» TASK DIRECTIONS
Convert the stretch of the records from the line containing "At what distance from each" through the end into a JSON list of strings, with one string per line and blank lines omitted.

» Spatial reasoning records
------
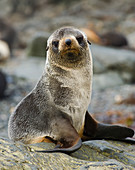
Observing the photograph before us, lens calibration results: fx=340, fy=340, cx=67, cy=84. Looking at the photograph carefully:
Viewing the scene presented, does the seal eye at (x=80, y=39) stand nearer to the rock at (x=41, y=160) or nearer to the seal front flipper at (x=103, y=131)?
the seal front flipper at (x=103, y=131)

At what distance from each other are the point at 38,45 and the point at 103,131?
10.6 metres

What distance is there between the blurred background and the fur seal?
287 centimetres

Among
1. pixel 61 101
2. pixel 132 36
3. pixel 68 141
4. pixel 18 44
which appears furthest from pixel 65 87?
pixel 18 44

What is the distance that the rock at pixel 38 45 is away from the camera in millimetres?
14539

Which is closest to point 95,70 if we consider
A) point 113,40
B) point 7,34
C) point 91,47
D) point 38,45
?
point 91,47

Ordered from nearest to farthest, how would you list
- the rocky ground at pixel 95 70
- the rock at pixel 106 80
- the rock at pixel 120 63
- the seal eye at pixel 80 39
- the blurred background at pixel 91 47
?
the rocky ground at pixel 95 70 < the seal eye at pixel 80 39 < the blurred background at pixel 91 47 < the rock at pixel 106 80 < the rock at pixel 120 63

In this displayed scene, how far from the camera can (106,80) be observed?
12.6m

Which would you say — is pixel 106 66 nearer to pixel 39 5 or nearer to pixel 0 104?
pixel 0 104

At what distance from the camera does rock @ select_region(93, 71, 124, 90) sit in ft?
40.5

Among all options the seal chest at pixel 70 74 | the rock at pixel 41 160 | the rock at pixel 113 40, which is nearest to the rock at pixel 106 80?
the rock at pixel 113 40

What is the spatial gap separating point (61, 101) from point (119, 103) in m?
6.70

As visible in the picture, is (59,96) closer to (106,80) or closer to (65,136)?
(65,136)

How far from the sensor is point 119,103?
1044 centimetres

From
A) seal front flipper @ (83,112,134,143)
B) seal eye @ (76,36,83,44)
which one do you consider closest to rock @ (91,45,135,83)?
------
» FINISHED TASK
[
  "At what distance from each other are the point at 38,45 and the point at 103,131?",
  "10.6 metres",
  "What distance is there between the blurred background and the fur seal?",
  "287 centimetres",
  "Among",
  "1. pixel 61 101",
  "2. pixel 132 36",
  "3. pixel 68 141",
  "4. pixel 18 44",
  "which appears furthest from pixel 65 87?",
  "pixel 18 44",
  "What is the distance that the rock at pixel 38 45 is away from the camera in millimetres?",
  "14539",
  "Which is closest to point 95,70 if we consider",
  "A) point 113,40",
  "B) point 7,34",
  "C) point 91,47",
  "D) point 38,45",
  "?",
  "point 91,47",
  "Ordered from nearest to farthest, how would you list",
  "- the rocky ground at pixel 95 70",
  "- the rock at pixel 106 80",
  "- the rock at pixel 120 63",
  "- the seal eye at pixel 80 39",
  "- the blurred background at pixel 91 47",
  "?",
  "the rocky ground at pixel 95 70 < the seal eye at pixel 80 39 < the blurred background at pixel 91 47 < the rock at pixel 106 80 < the rock at pixel 120 63",
  "In this displayed scene, how far from the camera can (106,80) be observed?",
  "12.6m",
  "Which would you say — is pixel 106 66 nearer to pixel 39 5 or nearer to pixel 0 104?",
  "pixel 0 104",
  "At what distance from the camera does rock @ select_region(93, 71, 124, 90) sit in ft?",
  "40.5",
  "Among all options the seal chest at pixel 70 74 | the rock at pixel 41 160 | the rock at pixel 113 40, which is nearest to the rock at pixel 106 80?",
  "the rock at pixel 113 40",
  "What is the spatial gap separating point (61, 101) from point (119, 103) in m?",
  "6.70",
  "As visible in the picture, is (59,96) closer to (106,80) or closer to (65,136)?",
  "(65,136)",
  "How far from the sensor is point 119,103?",
  "1044 centimetres",
  "From",
  "A) seal front flipper @ (83,112,134,143)",
  "B) seal eye @ (76,36,83,44)",
  "which one do you consider closest to rock @ (91,45,135,83)?"
]